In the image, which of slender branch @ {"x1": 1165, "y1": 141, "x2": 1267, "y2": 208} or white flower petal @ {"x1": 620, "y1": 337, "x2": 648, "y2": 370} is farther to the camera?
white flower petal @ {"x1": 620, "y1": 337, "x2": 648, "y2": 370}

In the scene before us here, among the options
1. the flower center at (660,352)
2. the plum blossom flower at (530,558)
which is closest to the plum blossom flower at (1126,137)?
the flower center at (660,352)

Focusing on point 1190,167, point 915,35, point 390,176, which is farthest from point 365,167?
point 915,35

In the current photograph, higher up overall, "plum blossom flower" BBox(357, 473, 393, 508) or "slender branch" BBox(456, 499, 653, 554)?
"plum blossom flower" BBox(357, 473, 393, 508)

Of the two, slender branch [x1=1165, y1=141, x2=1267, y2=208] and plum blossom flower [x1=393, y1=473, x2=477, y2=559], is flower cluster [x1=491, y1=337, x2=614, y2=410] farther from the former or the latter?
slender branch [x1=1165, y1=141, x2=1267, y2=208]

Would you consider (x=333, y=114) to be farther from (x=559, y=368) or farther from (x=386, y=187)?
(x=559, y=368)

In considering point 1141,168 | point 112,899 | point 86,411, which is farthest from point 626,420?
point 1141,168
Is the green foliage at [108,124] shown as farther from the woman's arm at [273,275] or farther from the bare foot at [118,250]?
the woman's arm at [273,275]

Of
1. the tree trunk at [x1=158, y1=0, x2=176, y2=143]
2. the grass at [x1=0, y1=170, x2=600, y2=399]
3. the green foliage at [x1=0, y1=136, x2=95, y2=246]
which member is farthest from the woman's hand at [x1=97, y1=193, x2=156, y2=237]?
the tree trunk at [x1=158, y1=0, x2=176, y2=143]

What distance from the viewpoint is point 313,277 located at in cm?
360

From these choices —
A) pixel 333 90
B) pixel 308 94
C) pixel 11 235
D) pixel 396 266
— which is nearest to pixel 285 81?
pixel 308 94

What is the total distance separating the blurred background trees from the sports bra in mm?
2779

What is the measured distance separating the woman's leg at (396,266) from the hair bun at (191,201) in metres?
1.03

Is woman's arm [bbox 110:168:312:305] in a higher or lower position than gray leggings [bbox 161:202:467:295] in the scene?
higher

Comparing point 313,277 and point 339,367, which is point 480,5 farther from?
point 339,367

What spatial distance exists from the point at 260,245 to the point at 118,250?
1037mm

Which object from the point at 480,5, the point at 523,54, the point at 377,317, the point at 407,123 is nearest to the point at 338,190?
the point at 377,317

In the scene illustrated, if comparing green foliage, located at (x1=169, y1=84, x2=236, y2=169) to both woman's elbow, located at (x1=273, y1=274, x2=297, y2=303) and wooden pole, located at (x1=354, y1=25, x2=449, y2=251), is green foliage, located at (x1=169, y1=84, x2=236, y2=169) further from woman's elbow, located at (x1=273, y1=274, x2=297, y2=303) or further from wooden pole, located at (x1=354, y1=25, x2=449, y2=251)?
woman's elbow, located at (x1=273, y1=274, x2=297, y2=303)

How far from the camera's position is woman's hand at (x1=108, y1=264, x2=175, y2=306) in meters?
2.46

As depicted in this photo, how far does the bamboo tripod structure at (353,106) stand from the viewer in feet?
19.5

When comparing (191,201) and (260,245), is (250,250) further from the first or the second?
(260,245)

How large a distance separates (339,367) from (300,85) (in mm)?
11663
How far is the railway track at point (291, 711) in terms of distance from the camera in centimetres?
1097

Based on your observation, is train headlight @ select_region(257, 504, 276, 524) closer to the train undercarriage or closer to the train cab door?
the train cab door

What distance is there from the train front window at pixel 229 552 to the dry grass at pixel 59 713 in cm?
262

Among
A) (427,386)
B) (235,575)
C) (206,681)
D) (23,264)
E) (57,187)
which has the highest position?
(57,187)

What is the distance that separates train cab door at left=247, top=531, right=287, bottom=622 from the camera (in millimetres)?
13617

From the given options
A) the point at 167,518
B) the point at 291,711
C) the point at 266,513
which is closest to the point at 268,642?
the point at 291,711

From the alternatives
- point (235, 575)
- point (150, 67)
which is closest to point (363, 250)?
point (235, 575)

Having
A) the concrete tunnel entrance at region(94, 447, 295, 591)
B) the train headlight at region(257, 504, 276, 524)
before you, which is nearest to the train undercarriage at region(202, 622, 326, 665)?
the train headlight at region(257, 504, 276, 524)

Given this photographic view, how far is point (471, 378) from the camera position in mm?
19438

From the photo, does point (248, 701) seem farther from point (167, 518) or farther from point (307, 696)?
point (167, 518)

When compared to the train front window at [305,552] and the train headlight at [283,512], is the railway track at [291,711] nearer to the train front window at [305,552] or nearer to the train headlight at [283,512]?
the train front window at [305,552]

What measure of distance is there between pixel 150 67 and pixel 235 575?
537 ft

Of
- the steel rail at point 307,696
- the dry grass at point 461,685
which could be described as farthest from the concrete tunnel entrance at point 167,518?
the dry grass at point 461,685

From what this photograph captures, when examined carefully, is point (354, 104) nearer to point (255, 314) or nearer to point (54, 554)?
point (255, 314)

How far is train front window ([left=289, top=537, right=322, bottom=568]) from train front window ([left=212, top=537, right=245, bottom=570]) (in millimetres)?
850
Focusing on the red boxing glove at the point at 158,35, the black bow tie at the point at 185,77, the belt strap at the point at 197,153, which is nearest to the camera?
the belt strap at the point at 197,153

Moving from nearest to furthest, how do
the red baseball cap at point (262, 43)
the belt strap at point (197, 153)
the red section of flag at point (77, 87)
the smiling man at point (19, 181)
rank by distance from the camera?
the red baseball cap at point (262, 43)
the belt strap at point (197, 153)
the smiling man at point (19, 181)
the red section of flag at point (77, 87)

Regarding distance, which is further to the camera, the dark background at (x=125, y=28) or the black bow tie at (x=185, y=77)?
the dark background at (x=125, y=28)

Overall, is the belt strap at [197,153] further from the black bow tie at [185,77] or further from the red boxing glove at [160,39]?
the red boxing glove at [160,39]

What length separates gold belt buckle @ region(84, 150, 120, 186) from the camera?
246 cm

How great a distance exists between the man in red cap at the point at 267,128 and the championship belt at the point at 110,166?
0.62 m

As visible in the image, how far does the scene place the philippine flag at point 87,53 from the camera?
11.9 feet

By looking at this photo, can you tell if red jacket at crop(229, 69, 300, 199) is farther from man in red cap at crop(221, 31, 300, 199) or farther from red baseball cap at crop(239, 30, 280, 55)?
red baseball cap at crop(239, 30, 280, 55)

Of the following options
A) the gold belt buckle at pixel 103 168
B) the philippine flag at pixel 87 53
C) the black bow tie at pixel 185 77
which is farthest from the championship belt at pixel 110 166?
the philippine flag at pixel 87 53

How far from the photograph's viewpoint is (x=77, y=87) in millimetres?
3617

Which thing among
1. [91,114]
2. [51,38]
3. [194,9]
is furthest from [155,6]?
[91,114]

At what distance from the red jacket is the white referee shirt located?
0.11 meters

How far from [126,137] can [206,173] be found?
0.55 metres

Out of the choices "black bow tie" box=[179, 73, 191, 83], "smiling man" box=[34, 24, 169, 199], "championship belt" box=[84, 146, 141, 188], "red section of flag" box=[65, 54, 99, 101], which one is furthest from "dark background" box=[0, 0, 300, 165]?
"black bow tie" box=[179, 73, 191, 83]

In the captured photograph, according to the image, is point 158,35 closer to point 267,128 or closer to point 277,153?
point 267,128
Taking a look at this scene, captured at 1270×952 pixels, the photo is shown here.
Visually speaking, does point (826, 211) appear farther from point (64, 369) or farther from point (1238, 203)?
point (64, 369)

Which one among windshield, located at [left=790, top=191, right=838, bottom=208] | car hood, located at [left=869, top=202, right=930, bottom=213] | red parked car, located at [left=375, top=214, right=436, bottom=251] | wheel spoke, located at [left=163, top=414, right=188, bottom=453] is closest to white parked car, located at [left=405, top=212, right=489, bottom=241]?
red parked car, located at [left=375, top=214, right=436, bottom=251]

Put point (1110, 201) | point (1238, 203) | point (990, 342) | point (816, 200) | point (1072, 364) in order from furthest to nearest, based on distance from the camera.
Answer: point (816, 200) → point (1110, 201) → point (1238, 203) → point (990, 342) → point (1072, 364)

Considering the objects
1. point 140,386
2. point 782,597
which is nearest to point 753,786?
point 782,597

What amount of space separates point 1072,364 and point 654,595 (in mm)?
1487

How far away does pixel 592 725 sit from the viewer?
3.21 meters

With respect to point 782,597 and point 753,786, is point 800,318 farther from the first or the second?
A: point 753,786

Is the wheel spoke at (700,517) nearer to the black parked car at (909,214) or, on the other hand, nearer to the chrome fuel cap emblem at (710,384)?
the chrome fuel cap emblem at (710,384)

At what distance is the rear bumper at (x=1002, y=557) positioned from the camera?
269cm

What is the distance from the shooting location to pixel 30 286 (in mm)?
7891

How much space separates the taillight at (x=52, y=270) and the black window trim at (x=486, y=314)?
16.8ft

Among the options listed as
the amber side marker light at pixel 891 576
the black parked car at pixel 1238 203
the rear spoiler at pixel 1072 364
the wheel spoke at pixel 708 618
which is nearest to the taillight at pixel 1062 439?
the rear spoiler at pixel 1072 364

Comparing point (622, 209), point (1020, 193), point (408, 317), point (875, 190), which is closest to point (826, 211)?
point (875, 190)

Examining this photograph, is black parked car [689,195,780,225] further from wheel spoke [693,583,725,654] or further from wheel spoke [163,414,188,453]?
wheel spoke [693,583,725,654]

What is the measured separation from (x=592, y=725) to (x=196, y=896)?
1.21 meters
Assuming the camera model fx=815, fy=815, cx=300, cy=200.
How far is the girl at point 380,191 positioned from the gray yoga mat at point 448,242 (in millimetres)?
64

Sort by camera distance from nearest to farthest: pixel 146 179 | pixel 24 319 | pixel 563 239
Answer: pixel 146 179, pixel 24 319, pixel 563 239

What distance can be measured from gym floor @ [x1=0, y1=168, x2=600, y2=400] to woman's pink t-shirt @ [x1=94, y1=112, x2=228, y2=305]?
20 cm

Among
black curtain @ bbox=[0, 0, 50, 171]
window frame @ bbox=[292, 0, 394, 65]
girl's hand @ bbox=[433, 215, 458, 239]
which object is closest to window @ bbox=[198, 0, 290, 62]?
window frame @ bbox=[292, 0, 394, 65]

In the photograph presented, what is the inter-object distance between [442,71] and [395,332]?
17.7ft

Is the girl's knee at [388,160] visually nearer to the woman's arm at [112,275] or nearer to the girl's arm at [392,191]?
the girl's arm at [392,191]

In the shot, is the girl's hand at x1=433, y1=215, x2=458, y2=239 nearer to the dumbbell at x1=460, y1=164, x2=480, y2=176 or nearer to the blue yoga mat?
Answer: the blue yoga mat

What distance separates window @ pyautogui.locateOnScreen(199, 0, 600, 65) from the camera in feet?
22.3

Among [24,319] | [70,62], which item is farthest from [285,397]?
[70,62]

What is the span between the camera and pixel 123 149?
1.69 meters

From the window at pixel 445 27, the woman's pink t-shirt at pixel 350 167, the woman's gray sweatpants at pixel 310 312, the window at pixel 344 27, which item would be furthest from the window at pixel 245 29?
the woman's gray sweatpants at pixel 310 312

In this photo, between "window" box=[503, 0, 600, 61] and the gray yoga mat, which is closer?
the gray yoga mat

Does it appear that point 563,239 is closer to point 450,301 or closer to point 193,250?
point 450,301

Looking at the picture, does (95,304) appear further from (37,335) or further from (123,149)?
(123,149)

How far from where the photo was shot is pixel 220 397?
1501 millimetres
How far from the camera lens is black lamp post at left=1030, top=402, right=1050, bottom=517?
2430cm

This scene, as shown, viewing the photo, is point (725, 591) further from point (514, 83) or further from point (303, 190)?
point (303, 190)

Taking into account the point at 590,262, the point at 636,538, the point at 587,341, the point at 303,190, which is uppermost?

**Exercise requirements**. Reproduce verbatim everything in the listing from the line containing "How far from the photograph's" down to the line containing "0.11 meters", with both of those lines included.

**Full answer**.
How far from the photograph's viewpoint is (x=77, y=87) in millimetres?
3617

Which thing among
1. [91,114]
2. [51,38]
3. [194,9]
is furthest from [155,6]?
[91,114]

At what distance from the red jacket is the white referee shirt located?
0.11 meters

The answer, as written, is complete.